Nel 1995, l’allora ministro Elio Guzzanti mi diede l’incarico, come dirigente dell’ Agenzia per i servizi sanitari regionali (allora ASSR oggi Agenas) di occuparmi del tema e condussi una prima indagine sui fondi, casse e società di mutuo soccorso esistenti contando 34 organizzazioni con circa 650.000 iscritti e 1,4 milioni aventi diritto.[2] (Fig.1)

L’articolo 9 del Dlgs 502/92, come modificato dalla 517/93, prevedeva che i fondi erogassero prestazioni, attività e servizi non ricompresi nei LEA o ricompresi con limitazioni e le quote a carico dell’assistito sia per le prestazioni LEA (ticket) che per quelle sociosanitarie residenziali e semiresidenziali; in realtà, come emerse da quel primo censimento, i fondi, casse e società di mutuo soccorso esistenti erogavano per la maggior parte le stesse prestazioni del SSN, soprattutto visite specialistiche, prestazioni di laboratorio e radiologiche oltre a prestazioni integrative, in particolare odontoiatria. Già allora i fondi erano per la gran parte “sostitutivi” ed attivi sul territorio nazionale da anni prima dell’istituzione del Servizio sanitario nazionale, come le società di mutuo soccorso che si rifacevano a Regi decreti della fine ‘800.

Il Ministro Guzzanti decise di dare seguito a quanto previsto all’articolo 9 e predispose il regolamento[3], alla cui stesura ho contribuito, specificando le fonti istitutive, le modalità di costituzione, di scioglimento e di vigilanza, nonché la composizione degli organi di amministrazione e di controllo e le forme di contribuzione dei fondi.
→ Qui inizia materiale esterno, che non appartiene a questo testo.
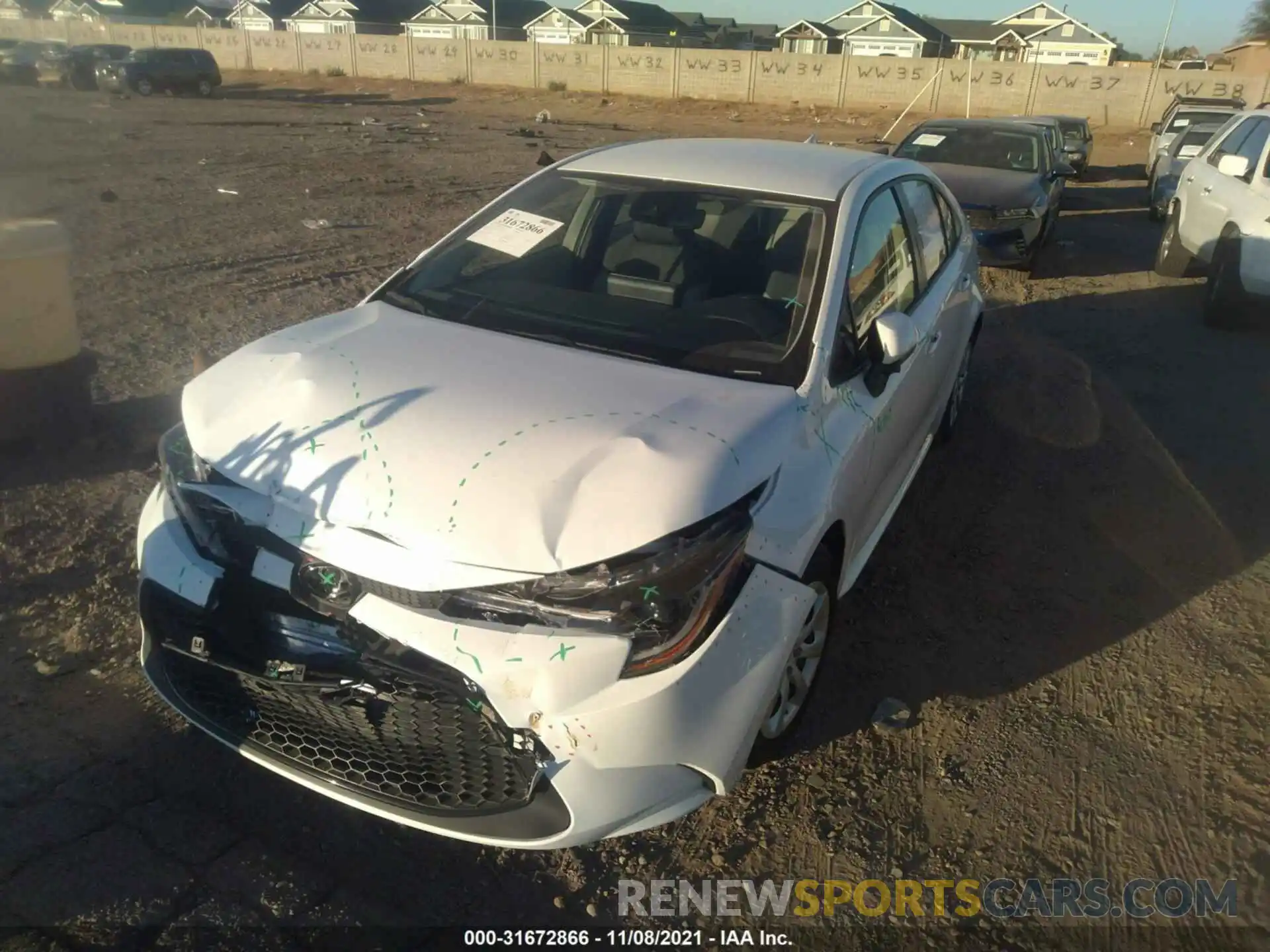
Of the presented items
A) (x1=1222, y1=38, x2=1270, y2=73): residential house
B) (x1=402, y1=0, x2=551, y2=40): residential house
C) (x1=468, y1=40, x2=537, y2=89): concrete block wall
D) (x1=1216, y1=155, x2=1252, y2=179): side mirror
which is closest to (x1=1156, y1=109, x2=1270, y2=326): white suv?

Quel regolamento ancora oggi manca.

Nel libro “Il finanziamento delle attività e delle prestazioni sanitarie. Il ruolo delle forme integrative di assistenza” (Mastrobuono I, Guzzanti E, Cicchetti A, Mazzeo MC. Roma: Il Pensiero Scientifico Editore, 1999), riportammo l’esperienza ministeriale e definimmo i fondi come: “Organizzazioni prevalentemente private variamente nominate, che raccolgono risparmio dei singoli cittadini o di gruppi di cittadini o risparmio di tipo contrattuale, al fine di fornire prestazioni che integrano quelle assicurate dal Servizio sanitario nazionale, secondo modalità non orientate al profitto”, avanzando proposte operative sul loro coinvolgimento nel contesto della globalità dell’assistenza, ipotizzando scenari di integrazione non limitati alle prestazioni non erogate dal Servizio sanitario nazionale.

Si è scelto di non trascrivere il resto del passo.